Updated: September 07, 2021 11:46 PM
Created: September 07, 2021 11:45 PM
On this first day of classes, 15 buses for Stillwater Area Public Schools sat idle with no drivers.
"It's Tuesday, and we are now trying to scramble, trying to figure out how to get our kids to school,” says Jorlene Leslie, from Stillwater. “I’m a single mom. I will have to transport two kids to two different schools: one in high school and one in middle school.”
Leslie, a certified nurse assistant, is working to arrange transportation for her 12-year-old daughter, Tiana, and her son, Talon, who’s 14.
“It's very frustrating,” Leslie says. “I'm a CNA, so I don't have a choice to just pick my schedules, when I want to come in, when I leave."
Leslie was among the parents who received an email last Friday from Superintendent Malinda Landsfeldt, saying "the transportation vendor has been unable to find drivers for the number of bus routes.”
In the email, Landsfeldt said affected parents will need to find alternative transportation for "the foreseeable future."
But the superintendent told school board members during an emergency session Tuesday night that she had some news.

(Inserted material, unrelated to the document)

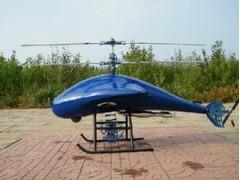 26CC復合式共軸反槳直升機(民用)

"Yesterday we were notified that seven of the unfilled routes would be covered and 15 routes would not be covered today,” Landsfeldt said. “There’s no quick fix or easy answer.”
During that session, board members heard about possible ideas.

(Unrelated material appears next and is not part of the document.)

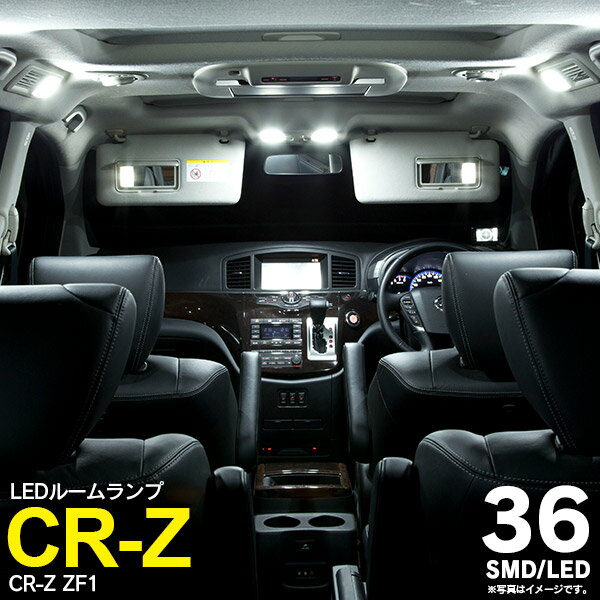 CR-Z ZF1 SMD LEDルームランプ 36発【送料無料】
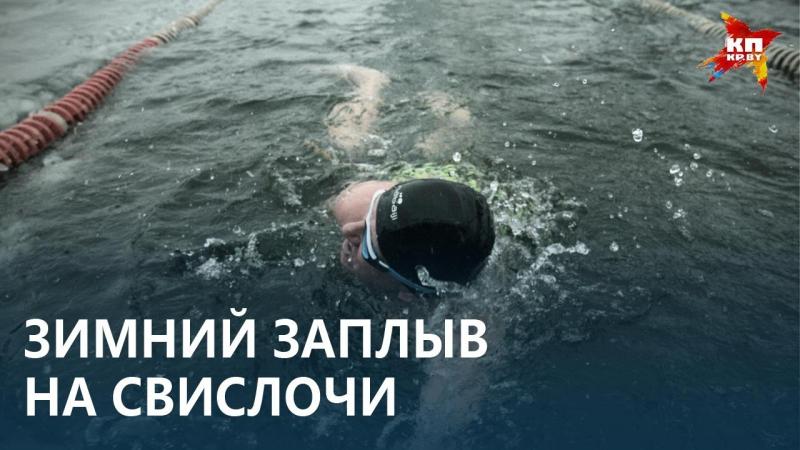 В Минске начался чемпионат по спортивному зимнему плаванию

“[We] looked at possibly using vans,” explained Mark Drommerhausen, the district’s director of operations. “We’ve looked at coach buses, charter buses, reached out to other vendors. At this time, we have not been successful at that.”
Landsfeldt says the first priority is busing for children who live two miles or more from school, special education students, and those from who are required by law to have transportation.

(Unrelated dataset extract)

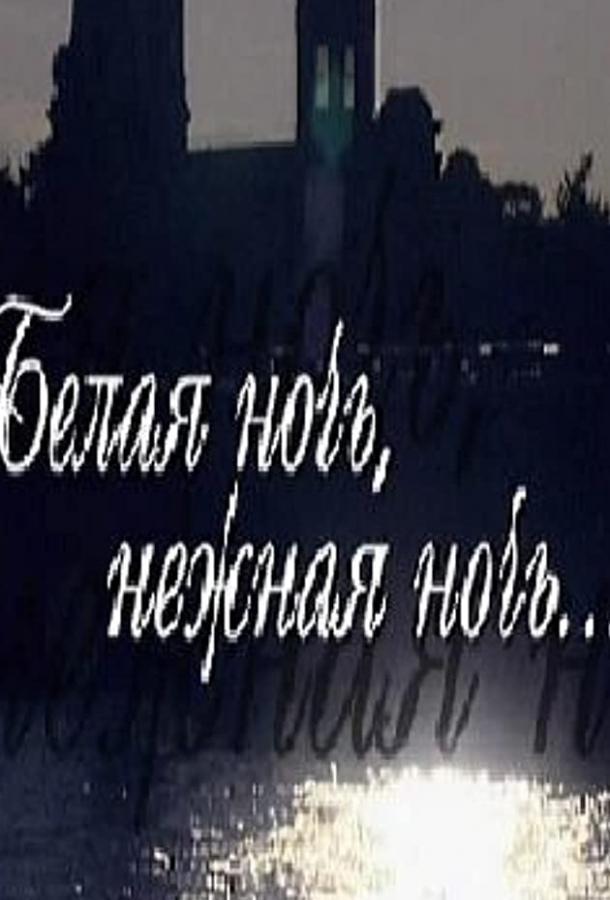 Белая ночь, нежная ночь фильм (2008)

She says other ideas include rerouting buses and trying expanded bus hubs, where a bus might make one stop in a neighborhood, instead of six or seven.
That might mean more walking for some students, but it also means routes can be completed more quickly, allowing for a second round of pickup for a school.
"Rerouting will begin immediately and take effect in the next two weeks,” Landsfeldt told the board. “Families will be notified of the changes in their service. The hope is to get back to regular bus service as quickly as possible.”
District officials are also discussing the possibility of reimbursement for parents who give their kids rides to and from school.
One potential option could be a 56-cents-a-mile compensation.
Landsfeldt noted the district is now in litigation with its bus carrier, Metropolitan Transportation Network.
Last Friday the district filed a lawsuit against Metropolitan for alleged breach of contract, saying school officials first learned about the driver shortage in an email sent Wednesday.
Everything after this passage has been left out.